Extended Data Figure 5. Myc recruitment at enhancer regions and gene regulation.
a,b. Diagram depicting the change in gene expression versus the change in occupancy (plotted as fold recruitment) upon induction of Myc expression for 3766 enhancers that are bound by Myc and the nearest genes in U2OS cells. Panel a shows activated (n=1,457), panel b shows repressed genes (n=2,309) each diagram with 25 equally sized bins.
b. Schematic drawing summarizing the results. The annotations “cell growth” and “transformation” are meant to summarize the GO-terms of Figure 1, panel e.
d. Myc-dependent changes in histone H4 acetylation. The diagram summarizes the change in histone H4 acetylation at the promoters of all Myc-bound genes in response to induction of Myc in U2OS cells. Data are stratified by the Myc-induced change in expression (plotted as log2-sequencing). Each dot represents median values of a bin of 386 genes.
Extended Data Figure 6. Additional characterization of Miz1 binding sites on chromatin in HeLa cells.
a. Examples of ChIP-sequencing traces for two known Myc/Miz1 target genes (CDKN2B, CEBPA) and INO80 (an E-box containing promoter).
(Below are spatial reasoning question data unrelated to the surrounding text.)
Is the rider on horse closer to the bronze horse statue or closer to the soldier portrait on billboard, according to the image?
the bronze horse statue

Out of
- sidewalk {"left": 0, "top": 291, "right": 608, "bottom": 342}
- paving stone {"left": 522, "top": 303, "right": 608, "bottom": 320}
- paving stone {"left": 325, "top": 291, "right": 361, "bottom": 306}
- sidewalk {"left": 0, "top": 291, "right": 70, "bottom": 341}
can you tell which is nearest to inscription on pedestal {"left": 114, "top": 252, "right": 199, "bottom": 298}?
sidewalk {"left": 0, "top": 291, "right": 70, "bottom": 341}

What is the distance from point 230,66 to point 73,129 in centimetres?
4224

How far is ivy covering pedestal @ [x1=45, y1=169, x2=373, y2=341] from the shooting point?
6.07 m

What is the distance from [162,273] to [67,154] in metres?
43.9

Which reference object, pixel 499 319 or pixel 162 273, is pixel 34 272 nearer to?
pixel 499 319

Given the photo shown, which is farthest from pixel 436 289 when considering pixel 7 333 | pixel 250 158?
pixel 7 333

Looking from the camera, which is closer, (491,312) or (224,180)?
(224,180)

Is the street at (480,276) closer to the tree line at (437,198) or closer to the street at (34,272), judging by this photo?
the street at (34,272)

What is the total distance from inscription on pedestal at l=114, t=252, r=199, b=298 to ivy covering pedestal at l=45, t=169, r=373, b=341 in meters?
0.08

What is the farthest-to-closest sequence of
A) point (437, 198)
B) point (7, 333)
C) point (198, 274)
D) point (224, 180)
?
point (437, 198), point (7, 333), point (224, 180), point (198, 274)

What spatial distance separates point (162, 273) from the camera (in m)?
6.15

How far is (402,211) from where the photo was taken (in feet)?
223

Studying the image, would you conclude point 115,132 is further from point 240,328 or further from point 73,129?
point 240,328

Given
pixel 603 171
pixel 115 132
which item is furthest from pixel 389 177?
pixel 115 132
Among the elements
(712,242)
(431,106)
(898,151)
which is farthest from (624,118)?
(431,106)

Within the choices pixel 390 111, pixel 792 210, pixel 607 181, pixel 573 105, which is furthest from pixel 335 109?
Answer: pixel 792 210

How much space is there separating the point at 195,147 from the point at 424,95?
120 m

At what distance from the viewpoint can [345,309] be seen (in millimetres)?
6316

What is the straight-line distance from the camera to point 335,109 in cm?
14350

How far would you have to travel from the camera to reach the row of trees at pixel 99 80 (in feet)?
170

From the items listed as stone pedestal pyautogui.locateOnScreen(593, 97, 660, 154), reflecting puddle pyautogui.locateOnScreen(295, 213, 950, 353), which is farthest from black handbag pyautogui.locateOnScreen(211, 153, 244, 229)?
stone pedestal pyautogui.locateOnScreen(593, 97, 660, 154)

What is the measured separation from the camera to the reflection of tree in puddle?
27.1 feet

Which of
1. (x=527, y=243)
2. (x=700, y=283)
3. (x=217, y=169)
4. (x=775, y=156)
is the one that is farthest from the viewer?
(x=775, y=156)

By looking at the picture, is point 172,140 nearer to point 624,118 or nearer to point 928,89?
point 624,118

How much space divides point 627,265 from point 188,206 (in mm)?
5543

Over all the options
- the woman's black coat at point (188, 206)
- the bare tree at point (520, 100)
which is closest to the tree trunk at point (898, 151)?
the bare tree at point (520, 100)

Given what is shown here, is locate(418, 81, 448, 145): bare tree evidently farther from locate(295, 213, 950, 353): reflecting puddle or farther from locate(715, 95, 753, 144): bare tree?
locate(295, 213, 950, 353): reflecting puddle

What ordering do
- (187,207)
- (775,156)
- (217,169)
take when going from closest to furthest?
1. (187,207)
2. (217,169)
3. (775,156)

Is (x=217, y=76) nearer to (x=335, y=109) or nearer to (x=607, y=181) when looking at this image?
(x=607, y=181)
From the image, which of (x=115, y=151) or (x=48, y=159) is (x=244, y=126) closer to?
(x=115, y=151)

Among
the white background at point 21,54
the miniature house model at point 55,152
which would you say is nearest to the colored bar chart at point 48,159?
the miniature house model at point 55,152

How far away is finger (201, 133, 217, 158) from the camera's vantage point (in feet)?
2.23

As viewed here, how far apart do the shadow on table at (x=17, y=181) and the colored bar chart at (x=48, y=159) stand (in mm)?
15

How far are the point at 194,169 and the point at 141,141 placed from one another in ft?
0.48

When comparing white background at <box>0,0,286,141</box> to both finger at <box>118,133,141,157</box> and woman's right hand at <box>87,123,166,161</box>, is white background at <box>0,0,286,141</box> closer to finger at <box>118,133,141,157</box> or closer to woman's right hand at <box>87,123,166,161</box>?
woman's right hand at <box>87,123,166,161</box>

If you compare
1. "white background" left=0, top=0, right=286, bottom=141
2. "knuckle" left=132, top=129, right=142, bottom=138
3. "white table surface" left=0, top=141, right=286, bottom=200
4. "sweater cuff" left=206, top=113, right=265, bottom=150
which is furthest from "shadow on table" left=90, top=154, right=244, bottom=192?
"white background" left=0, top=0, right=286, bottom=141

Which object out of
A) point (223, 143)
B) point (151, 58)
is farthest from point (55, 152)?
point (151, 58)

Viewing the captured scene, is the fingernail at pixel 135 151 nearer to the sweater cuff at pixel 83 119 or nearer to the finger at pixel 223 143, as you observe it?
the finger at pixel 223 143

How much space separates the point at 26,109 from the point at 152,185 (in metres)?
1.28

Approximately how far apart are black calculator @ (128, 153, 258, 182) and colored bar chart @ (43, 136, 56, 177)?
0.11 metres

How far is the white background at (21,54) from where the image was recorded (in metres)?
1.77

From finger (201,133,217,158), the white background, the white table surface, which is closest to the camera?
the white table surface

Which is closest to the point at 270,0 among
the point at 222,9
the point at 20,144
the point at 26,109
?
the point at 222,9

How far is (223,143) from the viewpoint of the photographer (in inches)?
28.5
b. Histogram showing the distribution of Miz1 binding sites relative to transcriptional start sites (TSS). The positions of Miz1 peaks are plotted relative to the next TSS of genes listed in the UCSC GoldenPath RefSeq database.
c. Genome browser picture documenting binding of Myc and Miz1 to a cluster of tRNA genes (chr1:159,675,000-159,710,000 bps). ChIP-sequencing profiles for RNA Polymerase III binding are taken from 37. Vertical lines indicate individual tRNA genes.
d. Heat map documenting genome-wide occupancy of Myc, Miz1 and RNA Polymerase III at tRNA loci.
e. The panels show chromatin-immunoprecipitation experiments documenting binding of Myc and Miz1 to the indicated human tRNA genes. The graphs show a representative result with error bars depicting standard deviation (SD) of technical triplicates from one representative experiment (n=3).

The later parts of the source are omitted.